L’industrie audiovisuelle libanaise, longtemps mise à rude épreuve par des crises internes et une concurrence régionale écrasante, connaît un regain d’intérêt significatif, particulièrement visible pendant le mois de Ramadan. Cette période, cruciale pour la télévision dans le monde arabe, voit les séries libanaises regagner du terrain face aux productions égyptiennes, syriennes et turques qui ont dominé le marché pendant des décennies. Diffusées sur des chaînes locales comme LBCI, MTV et Al Jadeed, ainsi que sur des plateformes numériques telles que Shahid, ces séries captent des audiences croissantes. Ce renouveau, bien que fragile, pourrait marquer un tournant pour un secteur qui a dû surmonter des défis économiques, politiques et logistiques majeurs, tout en offrant une chance au Liban de reprendre sa place sur la scène audiovisuelle régionale.

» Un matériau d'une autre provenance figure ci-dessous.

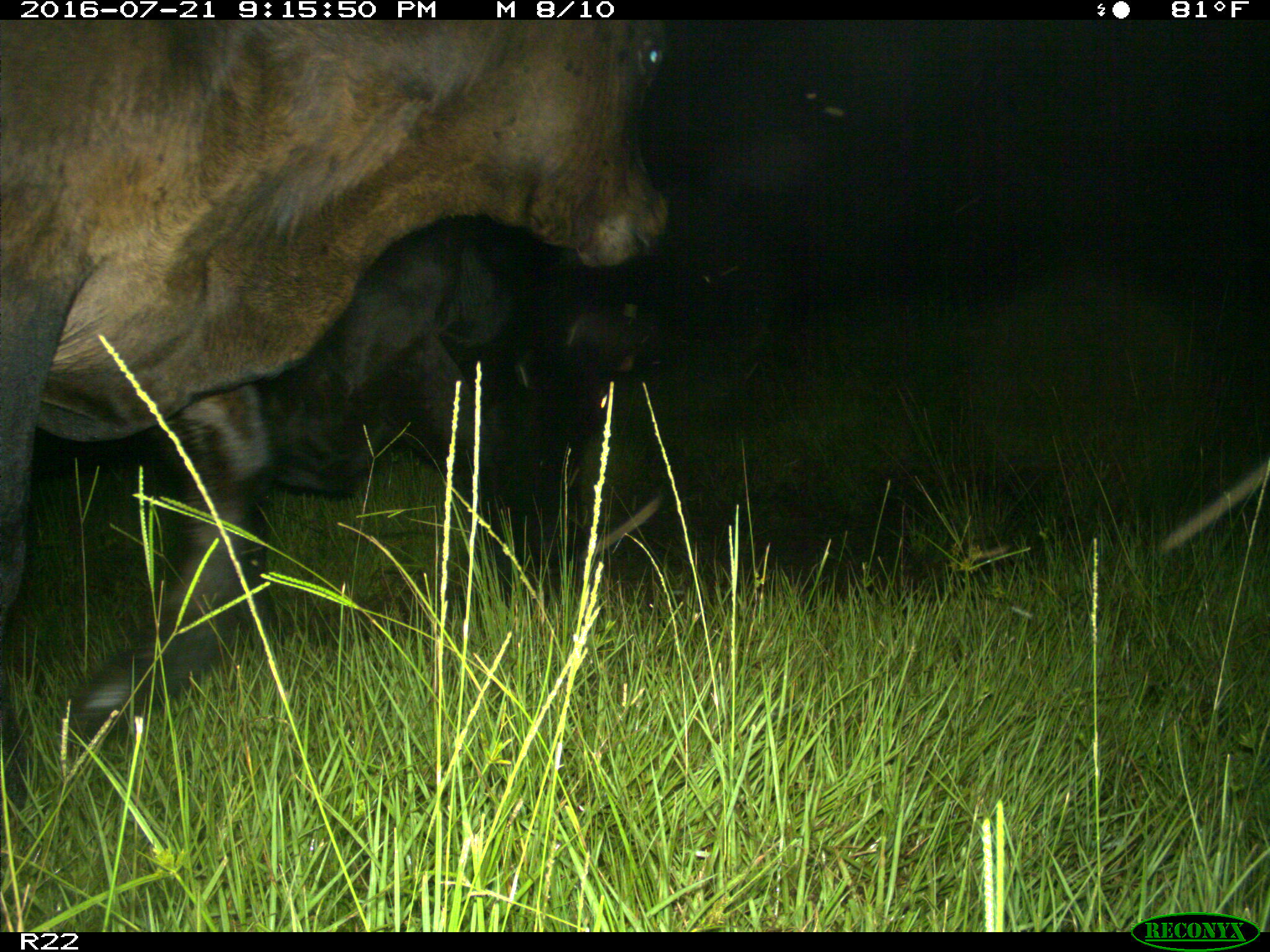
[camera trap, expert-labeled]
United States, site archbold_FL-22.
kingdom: Animalia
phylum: Chordata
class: Mammalia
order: Artiodactyla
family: Bovidae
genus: Bos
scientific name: Bos taurus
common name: domestic cow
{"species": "Bos taurus (domestic cow)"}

Un passé glorieux éclipsé par la guerre
Le Liban a une histoire télévisuelle riche et pionnière dans le monde arabe. Dès 1959, Télé Liban devient l’une des premières chaînes privées de la région, lançant le pays dans une ère de production audiovisuelle prometteuse. Avant la guerre civile de 1975 à 1990, des séries comme « Abou Melhem » captivaient les spectateurs avec des comédies familiales simples mais efficaces, diffusées bien au-delà des frontières libanaises. Beyrouth, alors surnommée le « Hollywood du Moyen-Orient », était un centre névralgique pour les réalisateurs, scénaristes et acteurs de la région, attirant des talents du Caire à Damas.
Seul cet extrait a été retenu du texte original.